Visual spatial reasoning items

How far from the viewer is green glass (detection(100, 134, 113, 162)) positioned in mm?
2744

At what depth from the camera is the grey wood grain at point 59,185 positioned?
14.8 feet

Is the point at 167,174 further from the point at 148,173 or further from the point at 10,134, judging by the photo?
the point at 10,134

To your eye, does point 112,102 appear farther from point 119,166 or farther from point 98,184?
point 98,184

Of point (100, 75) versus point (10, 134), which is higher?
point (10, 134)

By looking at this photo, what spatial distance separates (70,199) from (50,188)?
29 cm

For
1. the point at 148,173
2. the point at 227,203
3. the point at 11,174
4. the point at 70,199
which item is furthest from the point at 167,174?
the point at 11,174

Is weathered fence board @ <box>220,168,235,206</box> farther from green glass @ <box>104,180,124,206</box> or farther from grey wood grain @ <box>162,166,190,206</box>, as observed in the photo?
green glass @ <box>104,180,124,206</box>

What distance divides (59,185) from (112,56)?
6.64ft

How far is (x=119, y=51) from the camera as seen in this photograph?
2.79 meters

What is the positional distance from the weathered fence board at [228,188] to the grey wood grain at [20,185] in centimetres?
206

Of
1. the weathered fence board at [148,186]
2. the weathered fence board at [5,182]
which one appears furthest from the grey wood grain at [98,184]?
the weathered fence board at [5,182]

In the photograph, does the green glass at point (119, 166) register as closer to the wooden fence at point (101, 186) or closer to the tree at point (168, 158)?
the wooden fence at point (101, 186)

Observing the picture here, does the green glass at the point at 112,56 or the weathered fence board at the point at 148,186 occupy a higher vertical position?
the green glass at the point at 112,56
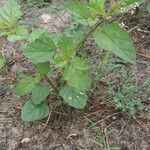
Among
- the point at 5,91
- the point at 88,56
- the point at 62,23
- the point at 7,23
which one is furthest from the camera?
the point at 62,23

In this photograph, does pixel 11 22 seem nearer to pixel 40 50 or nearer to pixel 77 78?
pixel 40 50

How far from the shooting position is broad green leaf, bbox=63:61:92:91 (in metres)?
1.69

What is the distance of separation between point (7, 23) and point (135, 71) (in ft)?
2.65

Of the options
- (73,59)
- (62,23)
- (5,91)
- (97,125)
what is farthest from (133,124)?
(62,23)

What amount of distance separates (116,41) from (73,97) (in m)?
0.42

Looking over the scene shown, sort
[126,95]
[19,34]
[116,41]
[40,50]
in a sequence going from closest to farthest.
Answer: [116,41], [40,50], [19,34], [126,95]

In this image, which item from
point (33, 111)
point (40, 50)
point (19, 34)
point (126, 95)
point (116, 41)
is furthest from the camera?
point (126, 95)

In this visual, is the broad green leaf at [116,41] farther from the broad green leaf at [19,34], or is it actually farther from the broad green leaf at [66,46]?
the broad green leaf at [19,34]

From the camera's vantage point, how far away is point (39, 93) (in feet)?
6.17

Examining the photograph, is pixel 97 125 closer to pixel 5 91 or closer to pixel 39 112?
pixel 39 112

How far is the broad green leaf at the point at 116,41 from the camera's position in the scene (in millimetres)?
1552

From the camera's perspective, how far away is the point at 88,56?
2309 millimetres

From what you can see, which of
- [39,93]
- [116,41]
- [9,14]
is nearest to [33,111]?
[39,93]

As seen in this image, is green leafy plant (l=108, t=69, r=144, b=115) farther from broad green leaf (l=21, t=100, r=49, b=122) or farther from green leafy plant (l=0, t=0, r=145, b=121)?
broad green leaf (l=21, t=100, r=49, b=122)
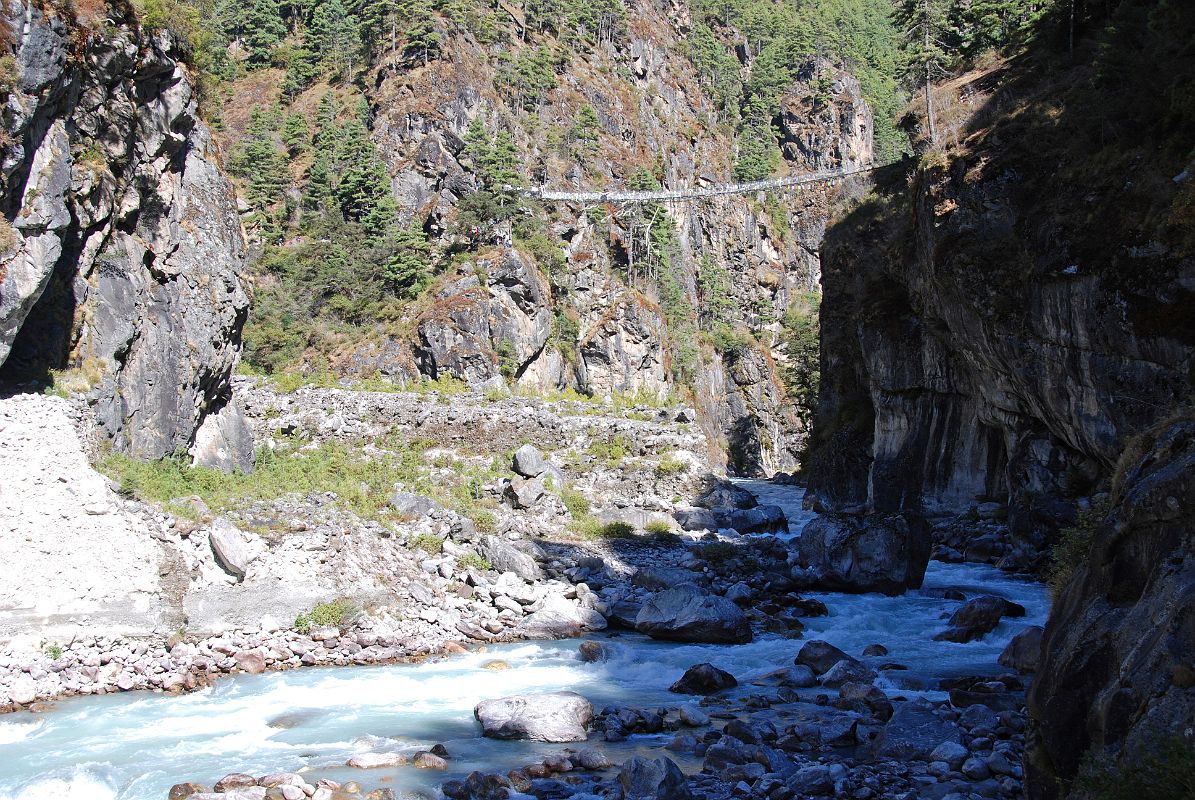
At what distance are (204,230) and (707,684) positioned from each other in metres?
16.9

What is needed
Quote the portion of the material that begins with the line containing "From the camera's perspective, how" and runs through the end of the material, reproducing each line verbatim. Include both ends, and leave the pictures out.

In response
From the camera's perspective, how far away is the point at 88,56?
2309 millimetres

From what you can see, which of
- [39,93]
- [116,41]
- [9,14]
is nearest to [33,111]?
[39,93]

As seen in this image, is green leafy plant (l=108, t=69, r=144, b=115) farther from broad green leaf (l=21, t=100, r=49, b=122) or farther from green leafy plant (l=0, t=0, r=145, b=121)?
broad green leaf (l=21, t=100, r=49, b=122)
At what distance are (204,230) and (707,684) positioned from each other in metres?
16.9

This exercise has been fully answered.